Auditoria federal avalia unidade que chegou a fechar leitos de UTI em dezembro; Ibaneis Rocha promete 'cinto apertado' nos gastos de 2026

Por Camila Andrade Nogueira· 14 de janeiro de 2026· 4 min de leitura
Hospital da Criança de Brasília entra na mira do Ministério da Saúde após atraso em repasses

Foto: RDNE Stock project / Pexels

A crise no Hospital da Criança de Brasília (HCB) ganhou novo capítulo em janeiro de 2026, com a realização de uma vistoria do Departamento Nacional de Auditoria do Sistema Único de Saúde (Denasus), vinculado ao Ministério da Saúde. Segundo reportagem do g1 DF publicada em 21 de janeiro, a visita técnica ocorreu após denúncias do Conselho de Saúde do Distrito Federal sobre o atraso nos repasses financeiros do governo local à unidade, que é referência em atendimento pediátrico de alta complexidade na capital federal e recebe pacientes de todo o Centro-Oeste.

A situação já vinha se arrastando desde dezembro de 2025, quando o hospital chegou a suspender parte de seus atendimentos e fechar leitos de Unidade de Terapia Intensiva (UTI) em razão da falta de recursos. Diante da gravidade do quadro, o Ministério da Saúde sinalizou a possibilidade de abertura de uma auditoria formal para apurar as causas dos atrasos e eventuais responsabilidades na gestão dos repasses ao Instituto de Gestão Estratégica de Saúde do Distrito Federal (Iges-DF), responsável pela administração da unidade.

Em entrevista à TV Globo, publicada pelo g1 em 7 de janeiro, o governador Ibaneis Rocha reconheceu as dificuldades financeiras e afirmou que o governo distrital precisará “manter o cinto apertado” nos gastos com saúde ao longo de 2026. Segundo o governador, o orçamento não conseguiu acompanhar o crescimento das despesas, agravado pelo aumento no preço de insumos hospitalares e por um desequilíbrio identificado no contrato firmado com o Iges-DF, entidade que assumiu a gestão de diversas unidades de saúde da rede pública distrital nos últimos anos.

A crise no Hospital da Criança expôs, mais uma vez, as fragilidades do modelo de gestão compartilhada da saúde pública no Distrito Federal, que combina recursos do governo local, repasses federais do SUS e contratos com organizações sociais de saúde. Para especialistas em gestão hospitalar ouvidos pela imprensa local, o episódio reforça a necessidade de maior transparência na execução orçamentária da área, especialmente em uma unidade de alta relevância para a população infantil da região.
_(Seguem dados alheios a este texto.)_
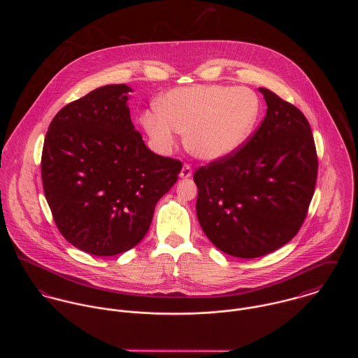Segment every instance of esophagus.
<instances>
[{
	"mask_svg": "<svg viewBox=\"0 0 358 358\" xmlns=\"http://www.w3.org/2000/svg\"><path fill=\"white\" fill-rule=\"evenodd\" d=\"M182 179H189L192 178V166L189 164H185L182 171H180V175H179Z\"/></svg>",
	"mask_w": 358,
	"mask_h": 358,
	"instance_id": "obj_1",
	"label": "esophagus"
}]
</instances>
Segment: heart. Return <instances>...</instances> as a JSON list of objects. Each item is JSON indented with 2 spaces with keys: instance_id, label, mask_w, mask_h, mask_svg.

Além da questão orçamentária, janeiro também trouxe outro desafio para a saúde pública do DF: o aumento expressivo de casos de influenza. Segundo reportagem do portal PDNews, os casos da doença subiram 146% no período, levando a Secretaria de Saúde do Distrito Federal a reforçar campanhas de vacinação contra a gripe, incluindo mutirões especiais aos sábados e domingos em diferentes regiões administrativas, conforme noticiado pelo Imprensa Pública.

A combinação entre crise financeira em unidades de referência e aumento de doenças respiratórias sazonais colocou a pasta da Saúde do DF sob forte pressão logo no início do ano. Representantes do Conselho de Saúde do Distrito Federal cobraram do governo local um plano mais claro de regularização dos repasses e garantias de que serviços essenciais, como os oferecidos pelo Hospital da Criança, não sofrerão novas interrupções ao longo de 2026, ano em que a gestão Ibaneis Rocha se encerra em meio a expectativas eleitorais para o comando do Distrito Federal.